Twenty-four students, in their second year studying on the Early Childhood Studies degree programme at the University of Northampton, have just returned from an international study trip to Sweden.
Each year, students at the University travel to Jonkoping University, Sweden, to spend a week immersed in Swedish education system as part of their course. During the study trip, the students compare and contrast the Swedish system with that in England, developing their understanding of the global issues facing our youngest children.
Students on the Early Childhood Studies programme saw first-hand how Sweden’s nurseries, early years settings and schools work with families, especially around the intricacies of working with children who have additional needs.
Tanya Richardson, Programme Leader for Early Childhood Studies at the University of Northampton said: “Through visiting schools, pre-schools and nurseries, the students were able to reflect on the contrast in approaches to diversity, inclusion and working with families.

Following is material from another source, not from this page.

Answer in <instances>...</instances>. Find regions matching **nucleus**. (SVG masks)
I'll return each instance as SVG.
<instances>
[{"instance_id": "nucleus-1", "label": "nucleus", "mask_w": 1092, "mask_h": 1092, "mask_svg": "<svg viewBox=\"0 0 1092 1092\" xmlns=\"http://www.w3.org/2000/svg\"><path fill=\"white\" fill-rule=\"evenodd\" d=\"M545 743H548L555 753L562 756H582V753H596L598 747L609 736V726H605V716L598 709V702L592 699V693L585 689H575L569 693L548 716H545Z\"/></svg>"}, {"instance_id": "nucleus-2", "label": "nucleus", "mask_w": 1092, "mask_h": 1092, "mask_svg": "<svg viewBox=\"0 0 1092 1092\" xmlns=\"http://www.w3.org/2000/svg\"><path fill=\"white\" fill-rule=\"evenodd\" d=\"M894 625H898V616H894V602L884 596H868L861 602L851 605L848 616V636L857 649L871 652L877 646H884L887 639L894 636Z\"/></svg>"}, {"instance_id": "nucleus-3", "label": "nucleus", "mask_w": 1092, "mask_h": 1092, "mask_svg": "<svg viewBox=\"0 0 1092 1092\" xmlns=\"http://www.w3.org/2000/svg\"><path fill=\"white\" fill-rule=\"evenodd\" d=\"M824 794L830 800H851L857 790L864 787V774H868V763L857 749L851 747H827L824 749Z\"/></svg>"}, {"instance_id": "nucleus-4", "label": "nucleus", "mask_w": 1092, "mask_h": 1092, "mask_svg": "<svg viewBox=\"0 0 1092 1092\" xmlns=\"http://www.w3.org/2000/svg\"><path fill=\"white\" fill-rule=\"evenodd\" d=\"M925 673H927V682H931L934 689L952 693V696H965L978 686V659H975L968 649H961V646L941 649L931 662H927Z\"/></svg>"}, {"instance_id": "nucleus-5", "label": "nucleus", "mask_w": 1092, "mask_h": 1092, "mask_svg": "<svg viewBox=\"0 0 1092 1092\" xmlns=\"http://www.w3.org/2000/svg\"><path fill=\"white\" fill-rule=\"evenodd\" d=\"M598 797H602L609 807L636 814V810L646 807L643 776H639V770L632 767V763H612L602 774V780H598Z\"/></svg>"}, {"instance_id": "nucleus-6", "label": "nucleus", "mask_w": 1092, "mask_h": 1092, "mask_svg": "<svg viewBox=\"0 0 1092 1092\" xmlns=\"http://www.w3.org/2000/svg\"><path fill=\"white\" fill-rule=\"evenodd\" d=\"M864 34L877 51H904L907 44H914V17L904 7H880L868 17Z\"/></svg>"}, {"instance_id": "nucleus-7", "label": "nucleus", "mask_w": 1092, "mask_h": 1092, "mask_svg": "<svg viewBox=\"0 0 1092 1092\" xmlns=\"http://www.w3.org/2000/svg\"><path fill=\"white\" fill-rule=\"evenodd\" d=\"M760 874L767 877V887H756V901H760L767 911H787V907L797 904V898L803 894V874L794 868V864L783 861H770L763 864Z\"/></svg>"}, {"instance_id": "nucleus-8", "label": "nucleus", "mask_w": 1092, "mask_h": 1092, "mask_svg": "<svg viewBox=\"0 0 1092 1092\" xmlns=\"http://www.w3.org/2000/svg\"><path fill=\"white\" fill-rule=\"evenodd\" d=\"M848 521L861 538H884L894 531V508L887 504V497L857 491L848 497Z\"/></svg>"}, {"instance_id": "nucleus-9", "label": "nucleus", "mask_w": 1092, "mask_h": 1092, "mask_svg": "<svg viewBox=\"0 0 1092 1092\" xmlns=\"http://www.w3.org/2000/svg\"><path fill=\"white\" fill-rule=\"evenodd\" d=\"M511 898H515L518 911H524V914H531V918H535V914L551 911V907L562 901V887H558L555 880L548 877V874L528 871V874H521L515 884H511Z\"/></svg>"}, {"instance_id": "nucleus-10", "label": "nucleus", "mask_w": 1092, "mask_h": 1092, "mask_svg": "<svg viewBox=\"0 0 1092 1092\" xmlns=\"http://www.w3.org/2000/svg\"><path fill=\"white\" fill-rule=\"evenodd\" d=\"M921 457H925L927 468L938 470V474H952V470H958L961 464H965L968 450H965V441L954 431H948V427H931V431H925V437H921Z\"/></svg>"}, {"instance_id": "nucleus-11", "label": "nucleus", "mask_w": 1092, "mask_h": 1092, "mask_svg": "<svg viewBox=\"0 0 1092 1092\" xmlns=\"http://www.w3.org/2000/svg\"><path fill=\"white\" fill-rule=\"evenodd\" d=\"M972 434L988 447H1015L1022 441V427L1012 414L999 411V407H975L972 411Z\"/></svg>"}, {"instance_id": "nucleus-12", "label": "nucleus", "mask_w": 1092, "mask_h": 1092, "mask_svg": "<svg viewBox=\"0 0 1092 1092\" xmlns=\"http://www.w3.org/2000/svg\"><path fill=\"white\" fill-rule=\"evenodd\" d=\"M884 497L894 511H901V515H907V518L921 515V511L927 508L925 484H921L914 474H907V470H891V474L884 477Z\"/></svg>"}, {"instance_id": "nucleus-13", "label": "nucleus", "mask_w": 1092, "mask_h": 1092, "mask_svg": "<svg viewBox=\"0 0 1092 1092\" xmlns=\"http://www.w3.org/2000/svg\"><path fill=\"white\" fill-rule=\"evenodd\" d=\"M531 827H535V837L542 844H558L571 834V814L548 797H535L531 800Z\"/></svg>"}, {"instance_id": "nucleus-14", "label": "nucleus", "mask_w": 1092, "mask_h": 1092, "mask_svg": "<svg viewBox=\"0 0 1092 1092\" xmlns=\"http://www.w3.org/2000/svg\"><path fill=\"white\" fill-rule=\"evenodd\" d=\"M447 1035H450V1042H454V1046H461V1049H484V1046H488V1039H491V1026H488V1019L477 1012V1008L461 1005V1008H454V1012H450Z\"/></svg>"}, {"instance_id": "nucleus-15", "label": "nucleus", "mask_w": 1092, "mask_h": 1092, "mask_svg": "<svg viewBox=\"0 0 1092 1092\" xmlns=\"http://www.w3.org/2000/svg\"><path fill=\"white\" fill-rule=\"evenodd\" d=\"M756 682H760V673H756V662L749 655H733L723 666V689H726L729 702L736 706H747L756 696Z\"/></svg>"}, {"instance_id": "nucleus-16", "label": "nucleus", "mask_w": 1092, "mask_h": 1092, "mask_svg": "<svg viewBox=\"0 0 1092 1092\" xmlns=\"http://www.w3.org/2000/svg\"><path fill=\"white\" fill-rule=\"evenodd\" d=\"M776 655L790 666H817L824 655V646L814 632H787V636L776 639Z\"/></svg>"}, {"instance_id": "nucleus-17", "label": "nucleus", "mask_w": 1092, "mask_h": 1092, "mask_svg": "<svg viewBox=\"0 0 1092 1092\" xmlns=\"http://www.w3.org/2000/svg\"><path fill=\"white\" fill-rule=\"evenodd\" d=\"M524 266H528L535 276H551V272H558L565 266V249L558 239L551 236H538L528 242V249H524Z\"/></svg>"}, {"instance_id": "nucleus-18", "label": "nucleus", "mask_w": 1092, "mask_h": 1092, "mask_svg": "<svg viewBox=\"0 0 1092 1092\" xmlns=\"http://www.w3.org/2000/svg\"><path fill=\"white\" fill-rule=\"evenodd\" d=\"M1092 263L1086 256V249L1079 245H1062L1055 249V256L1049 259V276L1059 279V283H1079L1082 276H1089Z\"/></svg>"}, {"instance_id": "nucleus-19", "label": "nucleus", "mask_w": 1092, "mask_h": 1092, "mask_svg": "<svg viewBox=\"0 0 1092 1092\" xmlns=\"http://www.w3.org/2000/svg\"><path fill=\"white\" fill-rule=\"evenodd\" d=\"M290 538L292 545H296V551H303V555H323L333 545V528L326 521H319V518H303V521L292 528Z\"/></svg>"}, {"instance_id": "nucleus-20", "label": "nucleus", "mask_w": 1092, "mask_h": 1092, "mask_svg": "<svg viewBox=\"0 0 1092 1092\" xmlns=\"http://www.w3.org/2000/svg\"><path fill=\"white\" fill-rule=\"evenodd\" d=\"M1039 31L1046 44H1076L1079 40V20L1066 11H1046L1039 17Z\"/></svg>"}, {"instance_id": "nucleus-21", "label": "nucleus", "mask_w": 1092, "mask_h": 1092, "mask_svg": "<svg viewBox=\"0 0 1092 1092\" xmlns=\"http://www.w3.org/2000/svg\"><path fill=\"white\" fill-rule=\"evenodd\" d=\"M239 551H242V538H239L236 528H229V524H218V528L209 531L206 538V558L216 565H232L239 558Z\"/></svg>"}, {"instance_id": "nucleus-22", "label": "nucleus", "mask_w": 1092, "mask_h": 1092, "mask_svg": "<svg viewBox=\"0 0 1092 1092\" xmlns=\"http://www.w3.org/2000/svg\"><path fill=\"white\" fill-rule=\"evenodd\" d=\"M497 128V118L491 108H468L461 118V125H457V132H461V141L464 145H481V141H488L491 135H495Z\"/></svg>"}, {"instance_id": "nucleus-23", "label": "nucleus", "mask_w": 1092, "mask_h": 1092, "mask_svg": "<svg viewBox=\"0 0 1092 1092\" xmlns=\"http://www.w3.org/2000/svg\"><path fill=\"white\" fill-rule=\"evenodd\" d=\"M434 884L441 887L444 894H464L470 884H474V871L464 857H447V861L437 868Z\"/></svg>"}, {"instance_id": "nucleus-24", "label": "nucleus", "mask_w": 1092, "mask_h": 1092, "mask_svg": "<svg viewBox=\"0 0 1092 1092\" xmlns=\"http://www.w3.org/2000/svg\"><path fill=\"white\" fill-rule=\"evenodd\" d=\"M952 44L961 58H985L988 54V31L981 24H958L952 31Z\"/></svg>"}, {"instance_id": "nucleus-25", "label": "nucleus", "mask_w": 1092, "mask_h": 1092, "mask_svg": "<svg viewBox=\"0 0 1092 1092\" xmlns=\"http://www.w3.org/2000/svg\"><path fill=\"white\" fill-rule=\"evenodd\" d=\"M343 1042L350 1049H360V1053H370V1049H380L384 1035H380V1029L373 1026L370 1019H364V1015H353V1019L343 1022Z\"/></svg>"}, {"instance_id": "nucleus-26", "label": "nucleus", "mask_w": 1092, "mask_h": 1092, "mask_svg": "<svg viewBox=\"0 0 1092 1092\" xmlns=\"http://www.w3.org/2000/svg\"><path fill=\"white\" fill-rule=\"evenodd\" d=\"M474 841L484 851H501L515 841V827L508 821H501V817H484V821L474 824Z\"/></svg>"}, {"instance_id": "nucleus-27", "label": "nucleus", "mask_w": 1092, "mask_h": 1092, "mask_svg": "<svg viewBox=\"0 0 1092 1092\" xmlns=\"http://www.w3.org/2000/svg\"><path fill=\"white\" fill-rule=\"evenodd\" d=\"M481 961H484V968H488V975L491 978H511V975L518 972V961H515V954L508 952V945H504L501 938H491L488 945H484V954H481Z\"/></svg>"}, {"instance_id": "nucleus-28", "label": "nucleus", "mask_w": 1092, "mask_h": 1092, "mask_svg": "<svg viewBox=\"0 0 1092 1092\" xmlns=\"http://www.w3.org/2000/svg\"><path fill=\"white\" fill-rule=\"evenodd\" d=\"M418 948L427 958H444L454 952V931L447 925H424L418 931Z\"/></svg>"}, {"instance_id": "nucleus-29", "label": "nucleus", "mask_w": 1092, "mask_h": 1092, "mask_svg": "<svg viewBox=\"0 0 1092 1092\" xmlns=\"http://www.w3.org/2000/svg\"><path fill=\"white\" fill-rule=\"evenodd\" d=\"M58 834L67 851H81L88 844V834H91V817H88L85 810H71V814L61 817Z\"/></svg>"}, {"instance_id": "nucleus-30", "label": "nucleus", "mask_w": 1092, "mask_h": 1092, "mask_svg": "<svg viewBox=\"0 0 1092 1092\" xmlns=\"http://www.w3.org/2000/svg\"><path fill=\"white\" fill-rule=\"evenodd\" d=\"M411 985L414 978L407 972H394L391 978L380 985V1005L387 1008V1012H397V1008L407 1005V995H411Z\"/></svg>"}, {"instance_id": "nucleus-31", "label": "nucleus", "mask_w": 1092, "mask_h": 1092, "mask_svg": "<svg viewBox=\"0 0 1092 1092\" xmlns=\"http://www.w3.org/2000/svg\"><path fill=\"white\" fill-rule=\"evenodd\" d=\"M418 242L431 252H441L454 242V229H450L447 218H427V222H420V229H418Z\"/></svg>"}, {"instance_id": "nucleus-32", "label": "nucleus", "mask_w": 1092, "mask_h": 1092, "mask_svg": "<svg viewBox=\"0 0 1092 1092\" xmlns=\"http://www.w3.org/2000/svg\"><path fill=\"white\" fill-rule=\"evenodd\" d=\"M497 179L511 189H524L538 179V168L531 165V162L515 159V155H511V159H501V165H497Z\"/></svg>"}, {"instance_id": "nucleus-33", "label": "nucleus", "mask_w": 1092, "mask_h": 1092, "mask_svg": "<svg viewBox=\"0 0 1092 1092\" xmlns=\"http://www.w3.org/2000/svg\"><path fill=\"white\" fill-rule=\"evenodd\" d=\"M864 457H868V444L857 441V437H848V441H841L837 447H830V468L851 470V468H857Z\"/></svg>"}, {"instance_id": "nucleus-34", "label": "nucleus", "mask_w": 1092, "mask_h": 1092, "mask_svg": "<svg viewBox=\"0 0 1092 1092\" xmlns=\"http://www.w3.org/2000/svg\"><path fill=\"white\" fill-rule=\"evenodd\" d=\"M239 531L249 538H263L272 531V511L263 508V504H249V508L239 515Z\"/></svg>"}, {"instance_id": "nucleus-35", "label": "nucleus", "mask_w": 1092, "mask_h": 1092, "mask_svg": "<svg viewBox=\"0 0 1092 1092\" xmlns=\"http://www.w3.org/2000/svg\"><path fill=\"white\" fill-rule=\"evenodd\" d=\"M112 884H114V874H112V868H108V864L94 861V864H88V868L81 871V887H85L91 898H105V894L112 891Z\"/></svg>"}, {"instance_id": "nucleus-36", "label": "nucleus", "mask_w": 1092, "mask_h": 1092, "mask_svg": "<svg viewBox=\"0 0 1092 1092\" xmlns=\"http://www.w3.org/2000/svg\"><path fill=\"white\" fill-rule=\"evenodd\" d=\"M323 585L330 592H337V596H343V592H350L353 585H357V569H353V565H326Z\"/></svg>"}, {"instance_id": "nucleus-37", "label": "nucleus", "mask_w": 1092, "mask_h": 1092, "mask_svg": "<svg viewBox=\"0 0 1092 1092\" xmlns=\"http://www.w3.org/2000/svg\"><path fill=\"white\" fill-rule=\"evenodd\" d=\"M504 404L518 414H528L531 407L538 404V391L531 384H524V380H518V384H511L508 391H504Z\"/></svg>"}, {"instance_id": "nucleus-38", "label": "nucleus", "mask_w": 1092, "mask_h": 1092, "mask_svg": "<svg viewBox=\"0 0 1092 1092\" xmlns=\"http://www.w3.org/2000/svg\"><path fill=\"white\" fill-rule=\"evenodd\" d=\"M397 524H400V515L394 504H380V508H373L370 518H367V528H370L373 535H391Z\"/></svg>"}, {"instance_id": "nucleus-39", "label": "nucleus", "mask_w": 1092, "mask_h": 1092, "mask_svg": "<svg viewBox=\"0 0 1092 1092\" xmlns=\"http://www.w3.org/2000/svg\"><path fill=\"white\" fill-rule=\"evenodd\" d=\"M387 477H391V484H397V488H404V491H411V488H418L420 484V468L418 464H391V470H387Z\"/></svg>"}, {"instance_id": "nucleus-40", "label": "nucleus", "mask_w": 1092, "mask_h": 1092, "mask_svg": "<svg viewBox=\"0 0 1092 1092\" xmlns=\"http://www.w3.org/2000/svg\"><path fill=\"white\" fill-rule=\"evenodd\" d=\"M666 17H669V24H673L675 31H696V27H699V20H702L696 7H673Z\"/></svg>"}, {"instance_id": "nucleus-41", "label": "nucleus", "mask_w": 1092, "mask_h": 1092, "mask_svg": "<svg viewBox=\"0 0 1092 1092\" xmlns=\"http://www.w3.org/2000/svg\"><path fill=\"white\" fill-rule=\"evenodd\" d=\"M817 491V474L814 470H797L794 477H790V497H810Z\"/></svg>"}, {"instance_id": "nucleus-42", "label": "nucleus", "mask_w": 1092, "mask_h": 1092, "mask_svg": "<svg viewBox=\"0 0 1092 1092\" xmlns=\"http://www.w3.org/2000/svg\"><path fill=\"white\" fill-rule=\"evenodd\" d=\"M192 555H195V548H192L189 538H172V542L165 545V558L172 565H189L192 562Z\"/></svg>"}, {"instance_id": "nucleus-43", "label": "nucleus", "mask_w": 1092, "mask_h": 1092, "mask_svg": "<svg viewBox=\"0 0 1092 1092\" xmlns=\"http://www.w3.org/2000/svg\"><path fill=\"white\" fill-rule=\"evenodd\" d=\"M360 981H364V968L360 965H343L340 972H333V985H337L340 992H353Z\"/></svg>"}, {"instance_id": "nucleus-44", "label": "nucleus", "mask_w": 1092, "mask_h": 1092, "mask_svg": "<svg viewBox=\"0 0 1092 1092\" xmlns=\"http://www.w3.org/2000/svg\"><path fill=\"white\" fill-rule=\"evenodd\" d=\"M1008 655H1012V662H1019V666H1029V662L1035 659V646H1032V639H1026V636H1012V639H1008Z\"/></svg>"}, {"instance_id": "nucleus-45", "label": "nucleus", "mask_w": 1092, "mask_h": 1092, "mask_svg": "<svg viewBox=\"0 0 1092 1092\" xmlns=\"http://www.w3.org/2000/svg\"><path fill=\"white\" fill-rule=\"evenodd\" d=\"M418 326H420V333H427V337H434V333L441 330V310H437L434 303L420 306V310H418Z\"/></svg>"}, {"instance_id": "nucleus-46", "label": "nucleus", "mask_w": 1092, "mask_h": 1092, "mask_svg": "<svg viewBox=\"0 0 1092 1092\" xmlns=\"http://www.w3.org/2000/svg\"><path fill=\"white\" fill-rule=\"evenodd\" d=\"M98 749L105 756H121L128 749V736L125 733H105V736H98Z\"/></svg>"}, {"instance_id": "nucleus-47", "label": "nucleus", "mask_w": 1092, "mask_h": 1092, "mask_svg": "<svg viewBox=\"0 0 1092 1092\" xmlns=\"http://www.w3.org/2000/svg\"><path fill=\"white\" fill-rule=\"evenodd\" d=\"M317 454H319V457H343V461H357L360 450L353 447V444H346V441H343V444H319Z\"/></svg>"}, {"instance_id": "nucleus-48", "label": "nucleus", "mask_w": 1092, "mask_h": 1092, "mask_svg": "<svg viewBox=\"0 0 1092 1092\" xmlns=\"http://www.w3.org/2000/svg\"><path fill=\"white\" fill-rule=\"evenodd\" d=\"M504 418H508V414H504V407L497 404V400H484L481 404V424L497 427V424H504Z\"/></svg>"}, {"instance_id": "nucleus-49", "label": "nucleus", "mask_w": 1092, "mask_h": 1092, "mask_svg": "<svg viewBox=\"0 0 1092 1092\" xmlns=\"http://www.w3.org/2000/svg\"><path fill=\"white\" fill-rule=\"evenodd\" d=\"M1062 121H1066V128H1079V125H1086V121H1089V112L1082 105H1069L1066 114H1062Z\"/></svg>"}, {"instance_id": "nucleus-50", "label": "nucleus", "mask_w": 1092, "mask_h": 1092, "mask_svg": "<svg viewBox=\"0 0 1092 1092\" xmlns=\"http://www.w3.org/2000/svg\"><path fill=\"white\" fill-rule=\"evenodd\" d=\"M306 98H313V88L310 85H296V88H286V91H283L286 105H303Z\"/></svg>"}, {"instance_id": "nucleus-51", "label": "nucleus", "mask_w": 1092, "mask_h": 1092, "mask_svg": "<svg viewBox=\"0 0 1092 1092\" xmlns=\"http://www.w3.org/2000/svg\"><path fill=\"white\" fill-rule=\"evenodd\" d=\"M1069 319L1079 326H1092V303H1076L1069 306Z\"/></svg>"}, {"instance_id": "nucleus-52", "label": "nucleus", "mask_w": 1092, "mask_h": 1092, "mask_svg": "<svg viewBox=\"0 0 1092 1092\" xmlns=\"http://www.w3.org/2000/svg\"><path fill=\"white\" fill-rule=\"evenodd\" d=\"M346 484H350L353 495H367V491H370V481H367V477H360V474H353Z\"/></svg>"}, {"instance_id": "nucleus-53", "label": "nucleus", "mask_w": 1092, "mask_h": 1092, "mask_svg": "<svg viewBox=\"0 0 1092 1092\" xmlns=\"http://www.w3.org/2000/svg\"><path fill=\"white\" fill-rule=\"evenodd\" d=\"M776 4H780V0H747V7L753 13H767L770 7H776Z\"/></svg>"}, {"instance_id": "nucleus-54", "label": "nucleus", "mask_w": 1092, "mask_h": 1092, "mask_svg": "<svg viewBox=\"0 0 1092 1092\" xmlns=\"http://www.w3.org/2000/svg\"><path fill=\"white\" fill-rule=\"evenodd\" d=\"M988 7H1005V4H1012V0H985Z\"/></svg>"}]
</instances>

“As part of the academic elements of study at Jonkoping University, students were involved in a specially organised symposium to explore the practical experiences they had experienced with Swedish children. “
Speaking about the study trip, student, Joanne Miller, said: “My trip to Sweden was eye opening. The children start Pre-school at six years old and formal schooling at seven. The peace and calmness of the classrooms was apparent, as was the mutual respect between teachers and pupils. Learning is at a steady pace and children are encouraged to question everything. They are trusted and take responsibility. In contrast, in England our children begin to read and write at four years old, with teachers and children under regularly tested with pressure to perform. The trip to Sweden has made me think; does working harder and faster necessarily mean better? And at what cost does it have to our children? We are seeing more and more behavioural problems and mental health issues? Is our education system failing our children? Maybe Forest Schools is not the only leaf we need to take from the Swedish book of Education.”